情報通信機器の電波放射(漏れ)による情報盗聴が可能なことが、郵政省の調査研究会が15日までにまとめた検証試験結果で明らかになった。検証試験は両省として初めて実施したもので、市販のアンテナや受信機を利用しても幅広い受信帯域でパソコン情報をキャッチできることが確認されたという。また盗聴の要因となる電波漏れはパソコン本体からが著しいことも判明したとしている。今後、同省ではファクシミリなどでの電波漏れについても実態調査するとともに、95年3月をめどに防護技術の開発、予防措置のガイドライン策定に乗り出す方針だ。
 検証試験は、郵政省が非公開で10月に新設した「通信端末機器などの情報漏洩(えい)に関する調査研究会」が今月初旬に無線設備検査検定協会(MKK)の電波無反射室で実施した。国内で広く普及しているNECの「PC-9801」など2機種を試験対象とし、アンテナ、受信機は市販もされている機器を使ったという。ただ電波漏れによる情報を再生する機器には、一般的に入手できるものの、高価な水平・垂直同期用計測器を使用して検証試験を行った。

■環境訴訟、米で続発/日本企業にも罰金

 田辺製薬、協和発酵、日本ぺイント、蝶理、味の素、コニカ−−。米環境保護局(EPA)が昨年、今年と米有害物質管理法違反で起訴した日本企業の一覧だ。同法は4年に一度、業種ごとに化学物質の量、保管方法などのEPAへの報告を義務付けている。いずれの社も米国法人がその義務を怠ったとして、罰金を科せられた。
 「現地法人が報告の締め切り期限に気付かなかったようだ。罰金は経営に影響を与えるほどの額ではない」(コニカ)。

■オゾン破壊係数ゼロ/米キヤリア エアコンに採用

 業界筋によると、大手空調機器メーカーである米キヤリア(コネティカット州)は、大手メーカーとして初めて、オゾン破壊係数がゼロの3種混合冷媒を使用した業務用エアコンシリーズの商業化にこぎつけたことを明らかにした。
 今回、キヤリアが商業化した空調機器はHFC134aを52%、それに可燃物質ではあるがHFC32が23%、さらに性能が悪いものの、不燃性補完のためのHFC125を25%混合した冷媒を用いた、出力14〜30キロワットタイプの業務用エアコン。同3種混合冷媒は欧州の中小企業や、大手ユーザーがスポット的に導入した実績はあるが、今回のように世界的に大きな影響力のある空調機器メーカーがシリーズでの生産を開始したのは初めて。

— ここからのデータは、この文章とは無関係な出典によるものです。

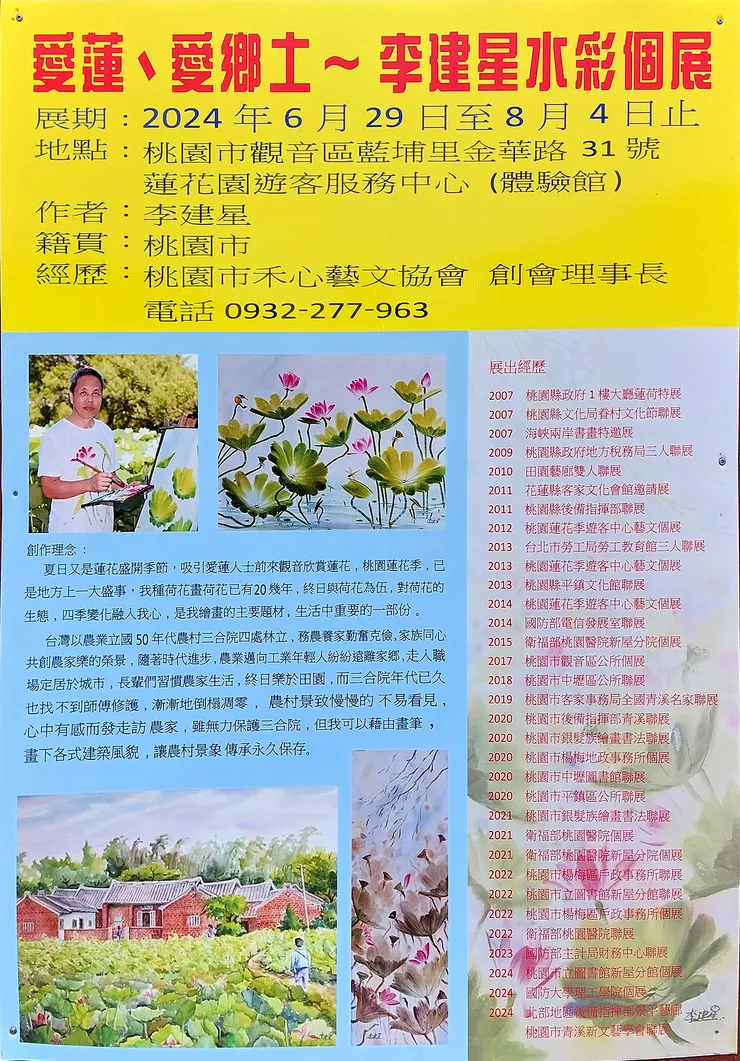 ▲2024桃園蓮花季/圖片來源:Betty's Jump Diary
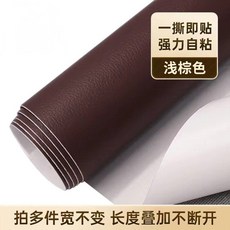 가죽 원단 시트 수선 보조 패이트 자체 접착 소파, 라이트브라운
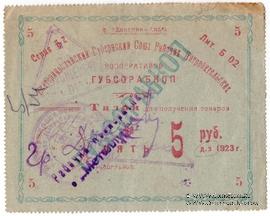 5 рублей 1923 г. (Екатеринослав)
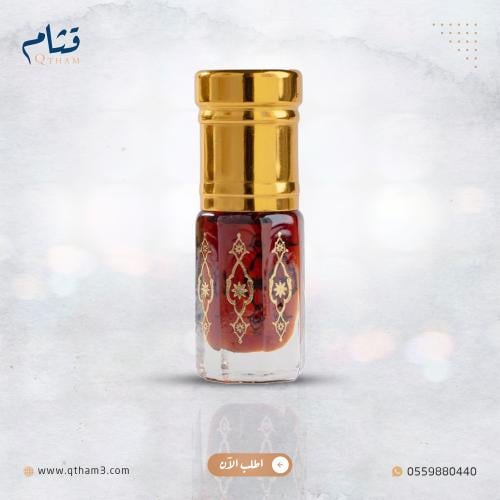 دهن تراد الحطب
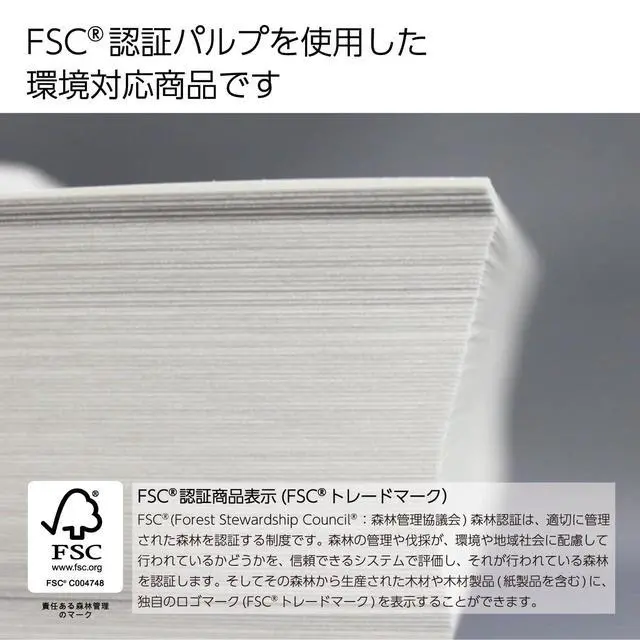 Alt view image 5 of 6 - Kokuyo A4 KB Paper 8.26 × 11.69 in, 1 Ream (500 Sheets), 80 Bright White Copy Printer Paper in Office/School/Home - 17 lb/64gsm Jam-Free, Perfect for Printing, FSC Certified (KB-39N)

 HCFC22と同等かあるいはそれ以上の性能が期待される3種混合冷媒の使用が本格的に始まり、今後各社の追従が期待されます。
 このように今後のオゾン層対策は進行していますが、現在冷媒用で使用されているフロンの効率的回収はなかなか進まず問題となっているようです。
 そんな折、オゾン層対策産業協議会(東京都文京区本郷2-40-17、TEL 03-5689-7981)が「冷媒フロン回収マニュアル」を作成したので、関係者にとっては良い参考になるかも知れません。販売価格は一冊3000円とのことです。

■ISO9000審査/海事協など3機関追加

 日本品質システム審査登録認定協会(JAB、理事長飯田庸太郎氏/三菱重工業会長)は7日、品質管理・保証の国際規格である「ISO9000シリーズ」の審査登録機関として、新たに日本海事協会、日本海事検定キューエイ、高圧ガス保安協会品質保証審査センターの3機関を認定したと発表した。これによりJABが認定した審査登録機関は7機関になった。JABは93年11月に設立されたISO9000シリーズに関する品質システムの日本唯ーの認定機関。これまでに日本規格協会品質システム審査登録センターなど4機関を審査登録機関として、テクノファを審査員研修機関として認定しており、現在までに約500人の審査員が登録されている。

終わりに

 乳幼児の誤飲事故ではあいかわらずたばこが多いのですが、そろそろたばこが社会に与える経済的損失について議論する時期なのかも知れません。
 火災、死亡率の増加、ごみの回収作業、煙や臭いを除去する作業、非喫煙者の健康や精神的苦痛等、失う財産、生命、自然環境、エネルギーなどが果たして国民の合意の得られるものなのかと…。